Hacking a Server-Grade NVIDIA GPU Into a Home Desktop
Oscar Molnar scored an old data center NVIDIA V100 to crush AI workloads on a budget — but it took some work to install it in a desktop.
What's the deal with computer hardware lately? Memory and storage prices have gone stratospheric. A top-of-the-line Raspberry Pi 5 now costs more than $300. Don’t even ask about a GPU — if you have to ask, you probably can’t afford one. With the days of $35 single-board computers and dirt-cheap RAM behind us, we have to start getting creative again, like back when turning Wi-Fi routers into computers was a big thing.

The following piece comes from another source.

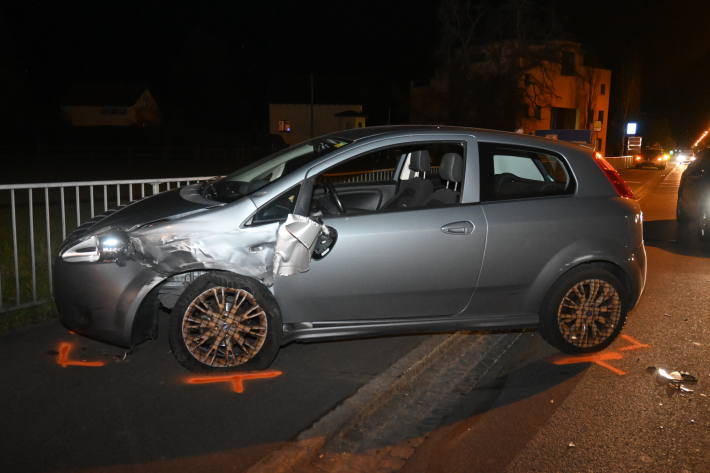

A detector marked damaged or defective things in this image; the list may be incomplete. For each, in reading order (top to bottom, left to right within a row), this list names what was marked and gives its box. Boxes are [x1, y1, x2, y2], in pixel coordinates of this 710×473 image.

That’s what Oscar Molnar is doing, and it got him a nice deal on a GPU. For about $250, he got an NVIDIA Tesla V100 SXM2 16GB card. The trick is that this GPU was plucked from a data center. While it still has a lot of life left in it, it is obsolete for commercial applications. But repurposing a server-grade GPU for home use isn’t easy. There is no PCIe connector, and the power connector isn’t what you’d expect either.
The Tesla V100 SXM2 was originally designed for NVIDIA DGX servers and hyperscale computing systems. Unlike a normal graphics card, it plugs into a proprietary socket and relies on specialized server hardware for power, cooling, and communication. Fortunately for Molnar, third-party SXM2-to-PCIe adapter boards are available. By combining one of these adapters with the secondhand V100, he was able to install the card alongside his existing RTX 4080.
The V100 may date back to 2017, but it still packs 16GB of HBM2 memory and an impressive 900GB/s of memory bandwidth. That actually exceeds the bandwidth available on a more recent RTX 4080. For AI inference workloads, where moving model weights through memory is often the limiting factor, bandwidth matters far more than many people realize.
However, there was still some work to be done to make this GPU suitable for home use. The adapter’s cooling fan was about as loud as a vacuum cleaner — Molnar measured the stock setup at 82 dB. After some experimentation, he discovered that the fan used standard PWM control signals despite its unusual connector. A handful of jumper wires and a custom cable allowed the fan to be connected directly to a motherboard header, reducing the noise dramatically while keeping temperatures below 50°C under load.
With both GPUs installed, Molnar’s system now has 32GB of combined VRAM. Using tensor splitting in llama.cpp, large language models can be distributed across both devices. In one test, a quantized 27-billion-parameter Qwen3.6 model with a 128,000-token context window achieved 32 tokens per second during inference.
The software setup required some hacking, particularly because newer NVIDIA drivers have dropped support for the Volta architecture used by the V100. By pinning specific driver, kernel, and CUDA versions under NixOS, Molnar was able to get both the RTX 4080 and V100 working together reliably.
This kind of project certainly isn’t for everyone, but it is a good reminder that if you are willing to get creative, you can still get plenty of computing power for a reasonable price.